The Armourers Prentices | Page 4

Charlotte Mary Yonge
the verdurer; and this added to Mistress Birkenholt's dislike to the presence of her husband's half-brothers, whom she regarded as interlopers without a right to exist. Matters were brought to a climax by old Spring's resentment at being roughly teased by her spoilt children. He had done nothing worse than growl and show his teeth, but the town-bred dame had taken alarm, and half in terror, half in spite, had insisted on his instant execution, since he was too old to be valuable. Stephen, who loved the dog only less than he loved his brother Ambrose, had come to high words with her; and the end of the altercation had been that she had declared that she would suffer no great lubbers of the half-blood to devour her children's inheritance, and teach them ill manners, and that go they must, and that instantly. John had muttered a little about "not so fast, dame," and "for very shame," but she had turned on him, and rated him with a violence that demonstrated who was ruler in the house, and took away all disposition to tarry long under the new dynasty.
The boys possessed two uncles, one on each side of the house. Their father's elder brother had been a man-at-arms, having preferred a stirring life to the Forest, and had fought in the last surges of the Wars of the Roses. Having become disabled and infirm, he had taken advantage of a corrody, or right of maintenance, as being of kin to a benefactor of Hyde Abbey at Winchester, to which Birkenholt some generations back had presented a few roods of land, in right of which, one descendant at a time might be maintained in the Abbey. Intelligence of his brother's death had been sent to Richard Birkenholt, but answer had been returned that he was too evil- disposed with the gout to attend the burial.
The other uncle, Harry Randall, had disappeared from the country under a cloud connected with the king's deer, leaving behind him the reputation of a careless, thriftless, jovial fellow, the best company in all the Forest, and capable of doing every one's work save his own.
The two brothers, who were about seven and six years old at the time of his flight, had a lively recollection of his charms as a playmate, and of their mother's grief for him, and refusal to believe any ill of her Hal. Rumours had come of his attainment to vague and unknown greatness at court, under the patronage of the Lord Archbishop of York, which the Verdurer laughed to scorn, though his wife gave credit to them. Gifts had come from time to time, passed through a succession of servants and officials of the king, such as a coral and silver rosary, a jewelled bodkin, an agate carved with St. Catherine, an ivory pouncet box with a pierced gold coin as the lid; but no letter with them, as indeed Hal Randall had never been induced to learn to read or write. Master Birkenholt looked doubtfully at the tokens and hoped Hal had come honestly by them; but his wife had thoroughly imbued her sons with the belief that Uncle Hal was shining in his proper sphere, where he was better appreciated than at home. Thus their one plan was to go to London to find Uncle Hal, who was sure to put Stephen on the road to fortune, and enable Ambrose to become a great scholar, his favourite ambition.

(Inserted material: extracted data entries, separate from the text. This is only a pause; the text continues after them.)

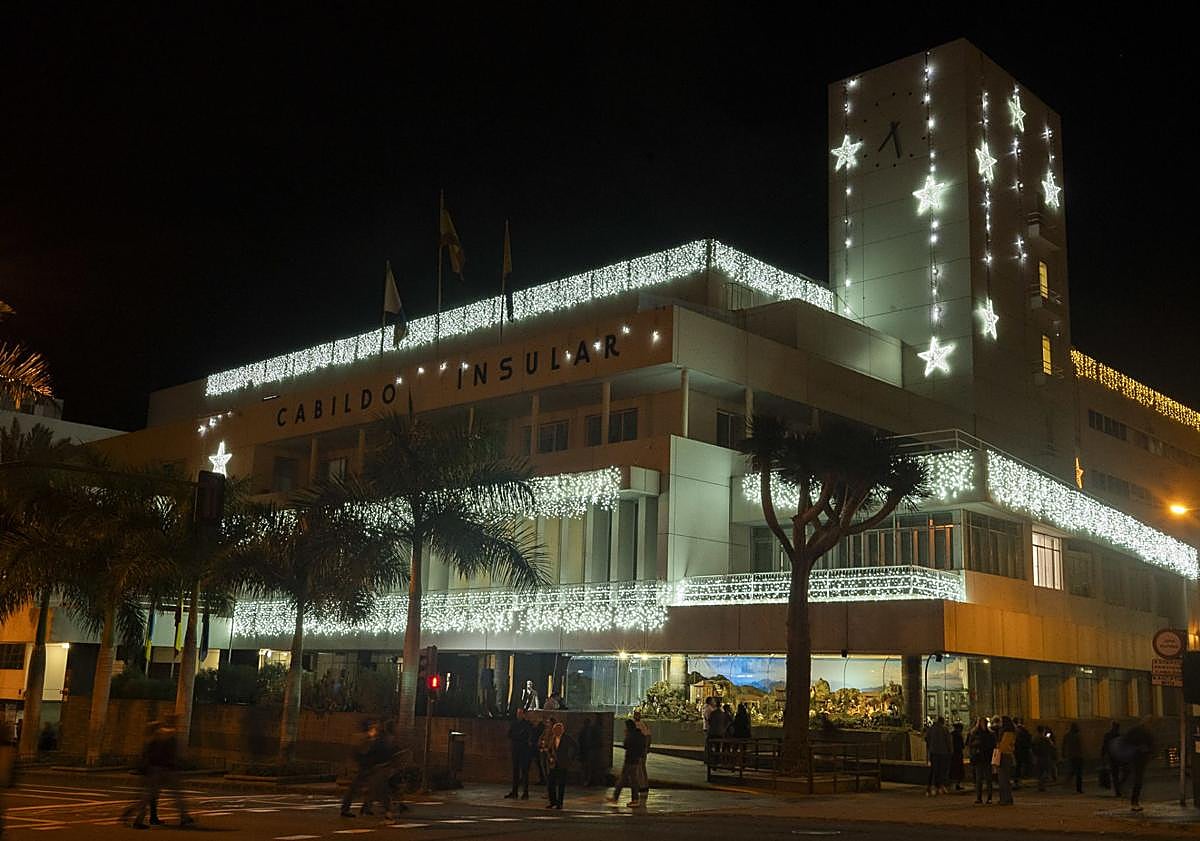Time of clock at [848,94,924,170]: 7:28
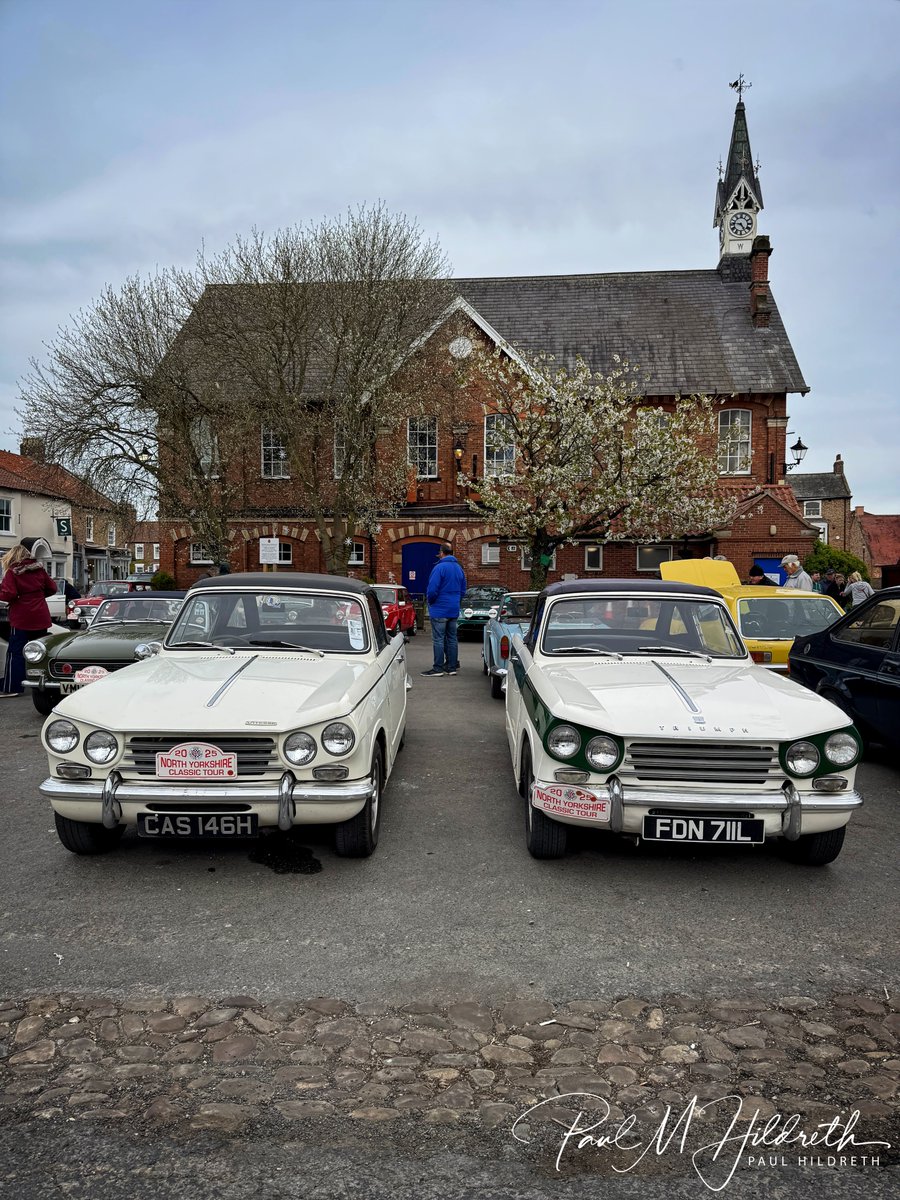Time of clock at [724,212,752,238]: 4:46
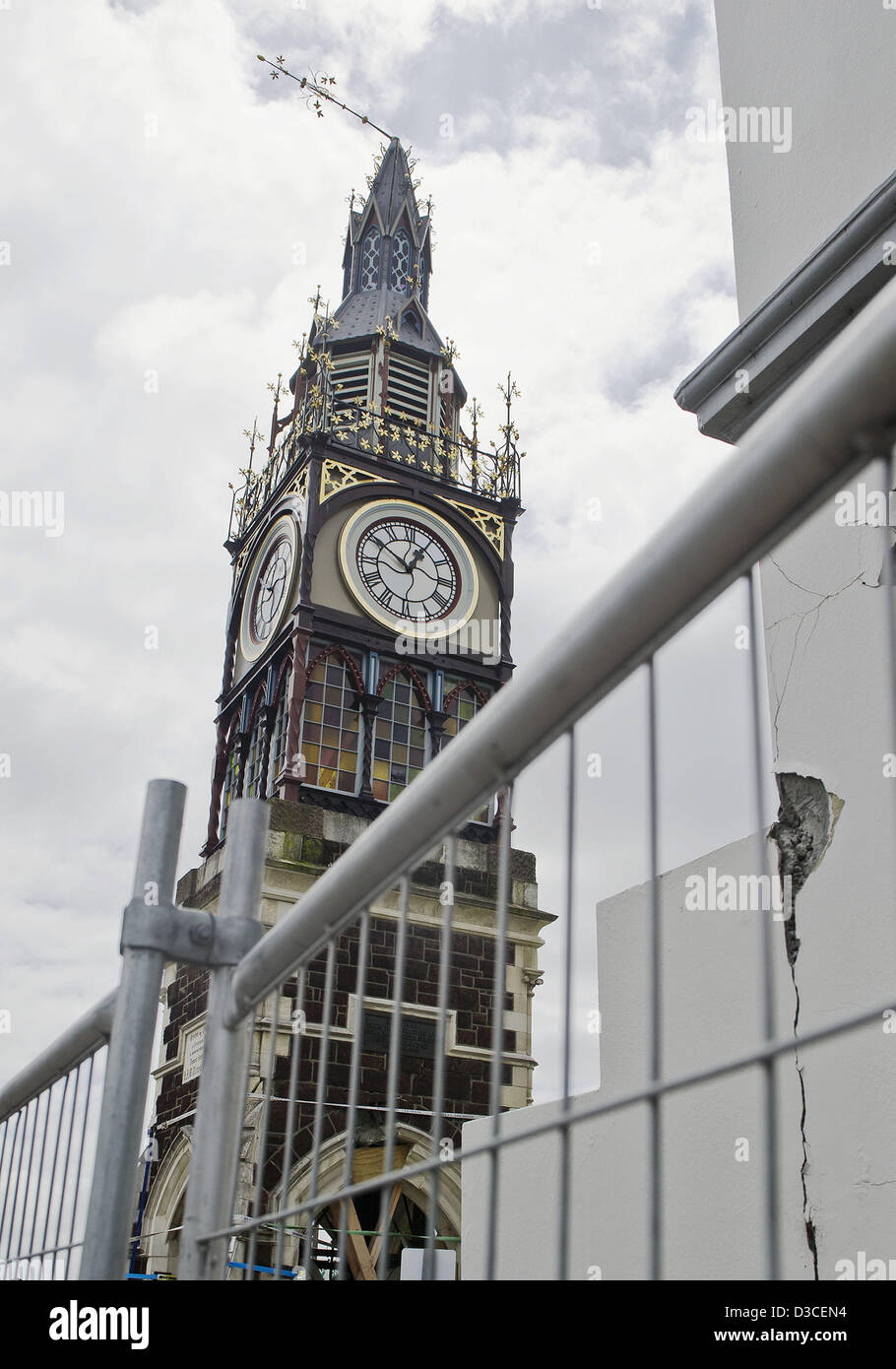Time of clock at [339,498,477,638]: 12:50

His gifts would, as Ambrose observed, serve them as tokens, and with the purpose of claiming them, they re-entered the hall, a long low room, with a handsome open roof, and walls tapestried with dressed skins, interspersed with antlers, hung with weapons of the chase. At one end of the hall was a small polished barrel, always replenished with beer, at the other a hearth with a wood fire constantly burning, and there was a table running the whole length of the room; at one end of this was laid a cloth, with a few trenchers on it, and horn cups, surrounding a barley loaf and a cheese, this meagre irregular supper being considered as a sufficient supplement to the funeral baked meats which had abounded at Beaulieu. John Birkenholt sat at the table with a trencher and horn before him, uneasily using his knife to crumble, rather than cut, his bread. His wife, a thin, pale, shrewish-looking woman, was warming her child's feet at the fire, before putting him to bed, and an old woman sat spinning and nodding on a settle at a little distance.
"Brother," said Stephen, "we have thought on what you said. We will put our stuff together, and if you will count us out our portions, we will be afoot by sunrise to-morrow."